«Un ventennio bloccato da berlusconismo e antiberlusconismo», Renzi li mette sullo stesso piano. E tocca al petto quella parte dell’opposizione che guarda con nostalgia agli anni in cui, alla fine, in un modo o nell’altro Berlusconi lo si fermava. Renzi invece no, pare inarrestabile. Lo racconta così tutta la stampa affiatata, e al Cavaliere mancava. Ma dove va? Va verso l’uscita dal ventennio, all’indietro.
A Pesaro fa un discorso emozionale. Dice che «dobbiamo credere in noi stessi», si rifiuta di citare per nome il suo avversario (è Salvini), fa scorrere le immagini delle piazze e dei borghi d’Italia. Pare il Veltroni del Lingotto, quello del «non parlo da uomo di parte ma da italiano». A Rimini dice che abbassare le tasse, cancellare l’Imu anche sulle case di lusso, «è un fatto di equità». Poetica berlusconiana, prosa di Margaret Thatcher: «Il compito dello stato è lasciare le persone libere di fare», copia. Il salto all’indietro è un salto doppio.

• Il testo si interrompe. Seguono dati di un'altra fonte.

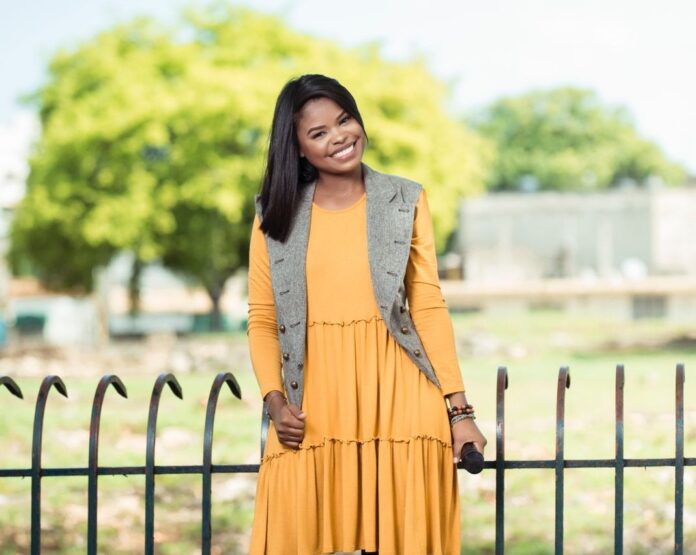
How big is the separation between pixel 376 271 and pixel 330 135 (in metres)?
0.38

«Il compito del governo è costruire la cornice e lasciare il talento umano libero di svilupparsi», aveva detto la dama di ferro dell’ultraliberismo. Renzi dal Meeting di Comunione e Liberazione aggiunge la promessa di «liberare, semplificare, ridurre al minimo tutto ciò che blocca chi ha voglia di provarci». Niente che Berlusconi stesso non abbia già detto, dal «Meno tasse per tutti» al «Padroni in casa propria». Eppure, secondo la ricostruzione renziana, tutta questa libertà l’Italia l’ha già avuta «fino agli anni Novanta». Fino al ventennio berlusconiano, quello in cui si sono costruite le carriere dei suoi avversari interni nel partito. «La seconda Repubblica è stata una rissa permanente, berlusconismo e anti berlusconismo hanno fatto mettere il tasto pausa alla politica». Non è estraneo all’analisi il fatto che con Berlusconi lui non abbi fatto risse, ma accordi dalla Costituzione alla Rai. E che un nuovo patto appaia indispensabile per completare la riforma del bicameralismo, per la quale la maggioranza non ha i voti al senato.

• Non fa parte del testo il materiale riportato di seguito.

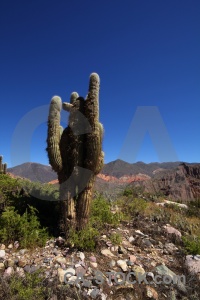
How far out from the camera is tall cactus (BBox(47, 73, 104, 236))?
4.78m

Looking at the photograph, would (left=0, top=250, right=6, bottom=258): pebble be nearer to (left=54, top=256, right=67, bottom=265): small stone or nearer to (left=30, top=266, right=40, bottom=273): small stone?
(left=30, top=266, right=40, bottom=273): small stone

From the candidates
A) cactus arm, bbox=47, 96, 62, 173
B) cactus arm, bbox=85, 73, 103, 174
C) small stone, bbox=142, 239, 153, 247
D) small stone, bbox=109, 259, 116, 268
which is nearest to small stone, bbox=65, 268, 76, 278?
small stone, bbox=109, 259, 116, 268

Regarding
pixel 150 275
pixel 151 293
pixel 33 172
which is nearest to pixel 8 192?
pixel 150 275

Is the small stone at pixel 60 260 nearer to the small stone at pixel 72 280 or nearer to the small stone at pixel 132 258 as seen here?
the small stone at pixel 72 280

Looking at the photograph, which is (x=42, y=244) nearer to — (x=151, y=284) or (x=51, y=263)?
(x=51, y=263)

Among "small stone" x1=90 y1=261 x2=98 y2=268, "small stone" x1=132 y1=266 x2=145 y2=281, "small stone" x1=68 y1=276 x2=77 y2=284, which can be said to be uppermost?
"small stone" x1=90 y1=261 x2=98 y2=268

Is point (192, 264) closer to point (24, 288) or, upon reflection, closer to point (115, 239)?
point (115, 239)

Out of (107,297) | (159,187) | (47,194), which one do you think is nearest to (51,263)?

L’alternativa, il confronto con le richieste dell’opposizione e della minoranza Pd, non lo sfiora. Torna utilissima la buffonata dei 510mila emendamenti leghisti. «Una risata li seppellirà, noi resisteremo un minuto di più di quelli che fanno gli emendamenti». A fianco a lui, tra i resistenti, non basterà Verdini, né basterà forzare ancora e saltare il passaggio in commissione. Serve un aiuto berlusconiano. La retorica del presidente del Consiglio è ormai saldamente tarata sulla campagna referendaria per il Sì. «Dicono che se non c’è elezione diretta è a rischio la democrazia. Non è che devi votare tante volte perché ci sia più democrazia: quello è il Telegatto». Anche con le battute si resta dalle parti di Canale 5, ma è un gioco bugiardo: l’elezione diretta dei senatori non sarebbe un turno di votazioni in più, casomai può esserlo l’infernale meccanismo dell’elezione di secondo grado tra consiglieri regionali. La propaganda chiama l’applauso, la platea ciellina non lo nega quando Renzi aggiunge: «Moltiplicando le poltrone si fanno contenti i politici, non gli elettori». Nessuno ricorda che (se è questo il punto) le controproposte alla riforma di Renzi prevedevano una riduzione maggiore di parlamentari, tra camera e senato.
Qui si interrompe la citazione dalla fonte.